Scopelliti, dopo il verdetto del Tribunale reggino, aveva deciso di agire in maniera diversa da suoi colleghi come Luigi De Magistris a Napoli che avevano deciso di attendere le decadenze previste dalla legge Severino, senza formalizzare le dimissioni.
L’ex sindaco di Reggio, non dando ascolto ai big della sua coalizione, ha deciso di dimettersi dalla carica di presidente della giunta, determinando la chiusura anticipata della legislatura e un terremoto nel centrodestra calabrese.


Il governatore, dimesso, decise poi di partecipare alle elezioni europee nelle liste del Nuovo Centrodestra per dare un’ennesima dimostrazione di forza, ma non riuscì a centrare il seggio. I fratelli Gentile, che fino all’ultimo lo avevano pregato di non dimettersi, gliela fecero pagare facendo votare a Cosenza un certo Picone, abruzzese, che gli strappò l’elezione.

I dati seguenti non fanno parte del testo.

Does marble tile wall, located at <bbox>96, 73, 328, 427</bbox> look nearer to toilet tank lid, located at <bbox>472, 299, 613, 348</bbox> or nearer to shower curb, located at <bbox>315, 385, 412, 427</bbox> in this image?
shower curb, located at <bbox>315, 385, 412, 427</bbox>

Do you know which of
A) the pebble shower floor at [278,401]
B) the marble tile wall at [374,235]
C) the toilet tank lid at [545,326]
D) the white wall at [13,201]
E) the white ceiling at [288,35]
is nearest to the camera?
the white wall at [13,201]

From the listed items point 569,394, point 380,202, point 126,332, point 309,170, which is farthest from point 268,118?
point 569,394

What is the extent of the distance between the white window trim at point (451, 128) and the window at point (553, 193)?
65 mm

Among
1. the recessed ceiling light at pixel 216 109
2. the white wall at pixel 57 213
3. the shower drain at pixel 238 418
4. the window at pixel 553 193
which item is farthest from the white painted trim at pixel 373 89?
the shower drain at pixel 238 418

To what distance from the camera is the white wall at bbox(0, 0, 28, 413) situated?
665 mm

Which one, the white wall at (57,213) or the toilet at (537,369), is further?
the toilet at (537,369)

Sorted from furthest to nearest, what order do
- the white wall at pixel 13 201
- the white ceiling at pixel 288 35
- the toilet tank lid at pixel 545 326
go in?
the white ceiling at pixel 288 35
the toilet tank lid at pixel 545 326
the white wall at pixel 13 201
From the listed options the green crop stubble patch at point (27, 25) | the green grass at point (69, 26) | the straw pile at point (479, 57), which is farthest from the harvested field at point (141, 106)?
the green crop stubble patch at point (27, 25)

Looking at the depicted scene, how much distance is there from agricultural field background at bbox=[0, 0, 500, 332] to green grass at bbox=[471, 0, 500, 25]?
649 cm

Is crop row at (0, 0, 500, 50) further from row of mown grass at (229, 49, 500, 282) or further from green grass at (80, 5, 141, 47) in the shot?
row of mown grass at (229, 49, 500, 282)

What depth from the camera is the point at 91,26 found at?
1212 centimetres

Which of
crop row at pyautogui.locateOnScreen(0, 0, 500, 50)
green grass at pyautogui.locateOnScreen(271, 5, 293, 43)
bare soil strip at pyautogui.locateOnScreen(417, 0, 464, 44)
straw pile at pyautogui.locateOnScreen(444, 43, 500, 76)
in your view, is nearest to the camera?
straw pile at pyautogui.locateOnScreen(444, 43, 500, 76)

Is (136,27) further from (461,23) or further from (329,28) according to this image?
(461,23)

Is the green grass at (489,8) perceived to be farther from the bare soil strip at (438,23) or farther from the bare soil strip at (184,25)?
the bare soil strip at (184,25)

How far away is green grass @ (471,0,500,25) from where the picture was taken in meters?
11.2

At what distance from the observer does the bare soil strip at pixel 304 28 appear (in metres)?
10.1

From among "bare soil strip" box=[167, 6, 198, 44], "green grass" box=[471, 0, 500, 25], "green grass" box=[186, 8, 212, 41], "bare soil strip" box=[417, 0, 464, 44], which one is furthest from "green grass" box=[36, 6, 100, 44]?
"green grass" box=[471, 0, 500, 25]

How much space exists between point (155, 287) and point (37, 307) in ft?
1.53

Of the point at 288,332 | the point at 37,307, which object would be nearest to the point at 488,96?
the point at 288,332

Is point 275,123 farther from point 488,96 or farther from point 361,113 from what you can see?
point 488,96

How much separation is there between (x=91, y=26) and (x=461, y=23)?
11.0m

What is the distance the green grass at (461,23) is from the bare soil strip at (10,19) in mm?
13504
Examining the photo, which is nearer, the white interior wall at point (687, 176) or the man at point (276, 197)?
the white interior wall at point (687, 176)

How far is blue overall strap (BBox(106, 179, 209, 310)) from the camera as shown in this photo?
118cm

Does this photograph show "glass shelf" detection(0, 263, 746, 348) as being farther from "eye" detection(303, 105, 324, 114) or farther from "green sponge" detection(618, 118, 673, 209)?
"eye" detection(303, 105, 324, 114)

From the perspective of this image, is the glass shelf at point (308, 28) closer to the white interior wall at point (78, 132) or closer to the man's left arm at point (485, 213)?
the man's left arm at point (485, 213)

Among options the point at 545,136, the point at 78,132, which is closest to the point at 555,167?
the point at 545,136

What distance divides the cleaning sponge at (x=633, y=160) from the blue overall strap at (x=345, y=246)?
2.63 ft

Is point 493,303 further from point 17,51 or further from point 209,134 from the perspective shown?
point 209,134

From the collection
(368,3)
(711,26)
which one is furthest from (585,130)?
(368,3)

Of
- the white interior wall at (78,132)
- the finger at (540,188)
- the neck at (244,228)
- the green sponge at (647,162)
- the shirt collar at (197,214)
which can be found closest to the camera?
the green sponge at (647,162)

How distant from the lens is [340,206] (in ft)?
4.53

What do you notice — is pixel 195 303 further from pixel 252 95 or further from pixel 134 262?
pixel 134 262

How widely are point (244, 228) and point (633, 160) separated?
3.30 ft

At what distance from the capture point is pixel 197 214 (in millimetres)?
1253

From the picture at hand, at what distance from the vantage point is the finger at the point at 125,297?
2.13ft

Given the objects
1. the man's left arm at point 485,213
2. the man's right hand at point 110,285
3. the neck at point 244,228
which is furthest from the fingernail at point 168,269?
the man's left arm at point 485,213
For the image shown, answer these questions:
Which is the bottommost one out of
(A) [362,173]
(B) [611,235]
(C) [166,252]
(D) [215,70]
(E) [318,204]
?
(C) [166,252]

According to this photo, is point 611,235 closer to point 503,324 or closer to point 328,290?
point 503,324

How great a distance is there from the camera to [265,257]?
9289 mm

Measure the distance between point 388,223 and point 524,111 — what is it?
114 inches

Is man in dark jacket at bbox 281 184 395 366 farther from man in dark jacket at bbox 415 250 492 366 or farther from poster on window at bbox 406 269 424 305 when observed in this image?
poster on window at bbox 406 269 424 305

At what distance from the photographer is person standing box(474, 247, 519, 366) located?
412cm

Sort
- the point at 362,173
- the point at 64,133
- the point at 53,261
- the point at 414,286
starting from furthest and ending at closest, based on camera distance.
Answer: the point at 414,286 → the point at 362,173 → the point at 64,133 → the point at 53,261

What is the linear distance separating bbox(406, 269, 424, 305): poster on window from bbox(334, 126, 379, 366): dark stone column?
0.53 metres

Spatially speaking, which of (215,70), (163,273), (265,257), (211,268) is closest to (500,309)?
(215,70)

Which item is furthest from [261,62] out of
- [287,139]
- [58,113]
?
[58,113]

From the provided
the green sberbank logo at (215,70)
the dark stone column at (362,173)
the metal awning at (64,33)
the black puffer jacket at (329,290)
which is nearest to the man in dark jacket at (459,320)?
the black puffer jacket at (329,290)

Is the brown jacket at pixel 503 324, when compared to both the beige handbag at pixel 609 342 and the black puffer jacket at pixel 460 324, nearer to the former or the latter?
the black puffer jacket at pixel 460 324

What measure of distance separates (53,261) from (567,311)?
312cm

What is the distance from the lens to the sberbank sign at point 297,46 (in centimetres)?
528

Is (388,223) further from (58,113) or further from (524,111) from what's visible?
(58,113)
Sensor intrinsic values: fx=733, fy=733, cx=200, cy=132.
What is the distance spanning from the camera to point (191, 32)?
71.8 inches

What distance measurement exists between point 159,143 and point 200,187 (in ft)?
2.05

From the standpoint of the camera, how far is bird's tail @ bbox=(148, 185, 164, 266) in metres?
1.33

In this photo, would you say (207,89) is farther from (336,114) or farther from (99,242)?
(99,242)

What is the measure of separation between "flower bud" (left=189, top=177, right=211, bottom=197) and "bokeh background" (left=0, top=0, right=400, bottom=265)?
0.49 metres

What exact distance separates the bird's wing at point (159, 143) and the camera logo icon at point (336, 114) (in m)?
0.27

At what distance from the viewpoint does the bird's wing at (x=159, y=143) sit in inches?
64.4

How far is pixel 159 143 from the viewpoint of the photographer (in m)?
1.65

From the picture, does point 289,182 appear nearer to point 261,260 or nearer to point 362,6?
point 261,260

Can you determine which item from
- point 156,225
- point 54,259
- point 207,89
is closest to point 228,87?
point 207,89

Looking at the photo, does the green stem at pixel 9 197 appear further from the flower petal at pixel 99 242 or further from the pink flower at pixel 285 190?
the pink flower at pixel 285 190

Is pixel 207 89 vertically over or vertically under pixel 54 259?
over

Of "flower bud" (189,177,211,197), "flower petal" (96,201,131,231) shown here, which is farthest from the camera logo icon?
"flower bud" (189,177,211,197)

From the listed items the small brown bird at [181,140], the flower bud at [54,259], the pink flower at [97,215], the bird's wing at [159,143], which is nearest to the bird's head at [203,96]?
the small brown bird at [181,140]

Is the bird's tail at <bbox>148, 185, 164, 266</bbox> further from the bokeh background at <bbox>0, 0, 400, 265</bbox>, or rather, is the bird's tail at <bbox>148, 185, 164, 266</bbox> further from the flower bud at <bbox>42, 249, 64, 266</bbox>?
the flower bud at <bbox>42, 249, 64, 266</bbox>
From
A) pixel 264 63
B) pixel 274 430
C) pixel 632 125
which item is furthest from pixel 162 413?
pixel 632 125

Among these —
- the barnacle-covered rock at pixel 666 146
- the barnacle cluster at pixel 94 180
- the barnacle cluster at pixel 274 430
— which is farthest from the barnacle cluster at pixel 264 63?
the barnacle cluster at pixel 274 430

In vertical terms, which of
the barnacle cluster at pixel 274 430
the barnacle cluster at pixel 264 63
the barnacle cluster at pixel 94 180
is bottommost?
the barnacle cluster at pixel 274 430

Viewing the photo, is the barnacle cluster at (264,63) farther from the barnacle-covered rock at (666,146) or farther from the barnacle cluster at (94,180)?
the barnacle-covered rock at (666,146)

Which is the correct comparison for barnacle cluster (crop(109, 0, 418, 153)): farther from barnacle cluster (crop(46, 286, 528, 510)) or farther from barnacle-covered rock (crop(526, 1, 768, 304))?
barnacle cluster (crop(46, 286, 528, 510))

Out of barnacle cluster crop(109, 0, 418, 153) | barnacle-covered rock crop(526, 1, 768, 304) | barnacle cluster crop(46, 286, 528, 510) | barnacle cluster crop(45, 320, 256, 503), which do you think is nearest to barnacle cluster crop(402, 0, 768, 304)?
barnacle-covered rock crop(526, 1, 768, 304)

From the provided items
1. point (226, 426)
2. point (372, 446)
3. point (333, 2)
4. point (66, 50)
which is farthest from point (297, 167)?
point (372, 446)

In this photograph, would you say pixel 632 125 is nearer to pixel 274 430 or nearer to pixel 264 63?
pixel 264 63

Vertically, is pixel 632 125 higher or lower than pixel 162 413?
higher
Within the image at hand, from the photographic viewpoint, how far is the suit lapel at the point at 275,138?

Da allora Scopelliti è rimasto fuori dalla politica se non con qualche incursione e con il tentativo di crearsi uno spazio all’interno di Azione Nazionale dove ha spedito il delfino Fausto Orsomarso, tra i pochi ad essergli rimasto fedele.


Ed il centrodestra, senza di lui, da macchina invincibile si è trasformato in un’armata brancaleone che è stata surclassata da Mario Oliverio alle elezioni del 2014 e che, ancora oggi, non è riuscita a rimettersi in piedi. Gli stessi fratelli Gentile, con il Nuovo Centrodestra di Alfano, per continuare ad avere un posto al sole hanno dovuto accettare la virata verso il Pd a livello nazionale, con Tonino diventato anche sottosegretario del governo Renzi, e ricavarsi un ruolo da stampella di Oliverio a livello regionale. Centrando anche qui ottimi risultati con l’altro fratello Pino eletto vicepresidente di minoranza del Consiglio, con i voti determinanti del centrosinistra, e piazzando Baldo Esposito alla presidenza della Commissione “Riforme”, creata ad hoc per gli alfaniani.


Per il resto, il vuoto assoluto. Soprattutto nella sua Reggio Calabria che, dopo oltre dieci anni, è tornata al centrosinistra con distacco abissale, ancora lontanissimo dall’essere colmato. Tanto che gli unici fermenti di vita, anche all’interno di Forza Italia, arrivano dal nord della Calabria e da Cosenza dove con la rielezione di Mario Occhiuto alle ultime comunali c’è stato qualche timido segnale di ripresa. Mai come in questo caso una sentenza ha segnato e cambiato la storia politica di una Regione.